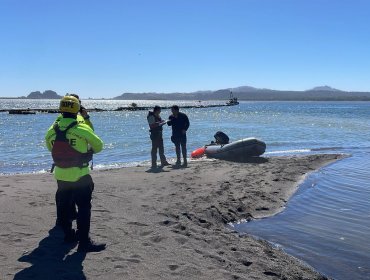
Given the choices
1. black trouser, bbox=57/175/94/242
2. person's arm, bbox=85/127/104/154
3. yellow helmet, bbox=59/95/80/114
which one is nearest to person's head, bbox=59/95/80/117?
yellow helmet, bbox=59/95/80/114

-- -- --

#### Given problem
Write out the data above verbatim, leaving out the pictures.

#### Finished task
Given the choices
1. black trouser, bbox=57/175/94/242
2. person's arm, bbox=85/127/104/154
3. yellow helmet, bbox=59/95/80/114
which one is nearest to person's head, bbox=59/95/80/117?
yellow helmet, bbox=59/95/80/114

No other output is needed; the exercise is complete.